Famiglia nobile originaria di Viterbo (nel cui albo del patriziato venne inserita nel 1435), pro­seguita in Vetralla; un suo ramo si trasferì agli inizi del sec. XVII a  Bagnoregio, estinguendosi in questa località la linea viterbese, mentre la casata perdurò in Vetralla – dividendosi nei rami Zelli Pazzaglia (estinto alla metà del sec. XIX, e da cui prende nome il palazzo di Viterbo, abbandonato nel dopoguerra e restaurato nel 2005) e Zelli Jacobuzzi, tuttora fiorente – essendo reintegrata nel 1749 nella nobiltà viterbese.
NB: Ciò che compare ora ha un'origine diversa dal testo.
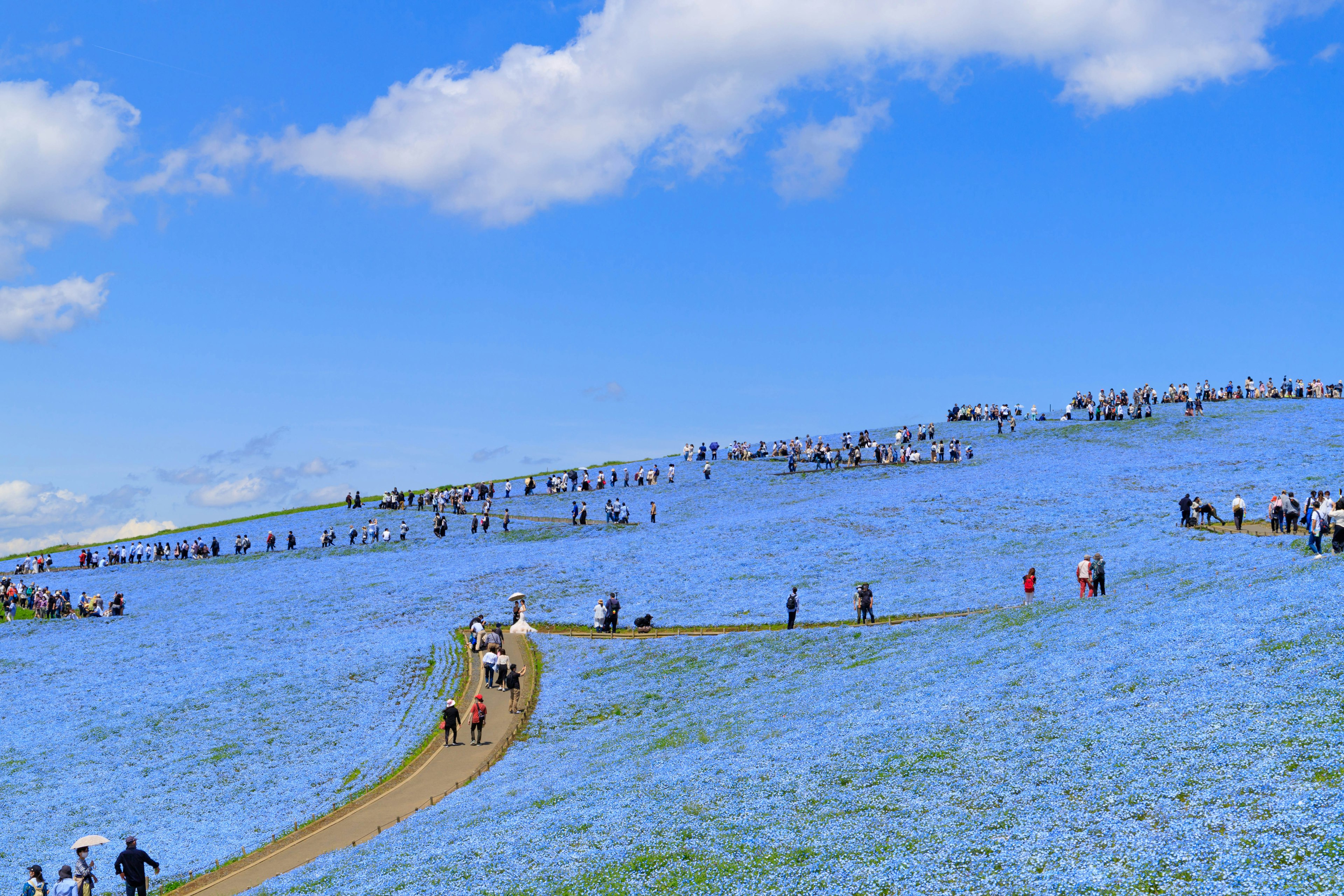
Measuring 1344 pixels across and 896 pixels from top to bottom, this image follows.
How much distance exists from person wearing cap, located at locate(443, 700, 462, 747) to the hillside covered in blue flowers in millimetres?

Capostipite fu Francesco, detto Zello, tra i cui figli si segnalarono lo speziale Giovan Angelo e Giacomo, priore della città nel 1469, da cui nacquero Silvestro, con il quale la casata si diramò a Vetralla, Giovanni Francesco, priore nel 1516 e speziale nel 1522, e soprattutto il pittore Costantino (v.). Oltre che vari speziali – tra cui altro Costantino, che nella seconda metà del sec. XVI praticava quest’arte a Bagnoregio, e i suoi figli Bernardino e Orazio, anch’essi attivi in questa cittadina, mentre la spezieria viterbese di piazza S. Stefano il 29 set. 1537 veniva fatta stimare da Marco e dal nipote Giacomo – la famiglia diede a Viterbo altro priore nella persona di Bernardino (1559), figlio dell’artista Costantino, mentre il di lui fratello Giacomo il 7 ott. 1598 costituì insieme a Giulio Sinibaldi una società per il commercio di trine e suo figlio Girolamo nel 1626 era fabbro ferraio.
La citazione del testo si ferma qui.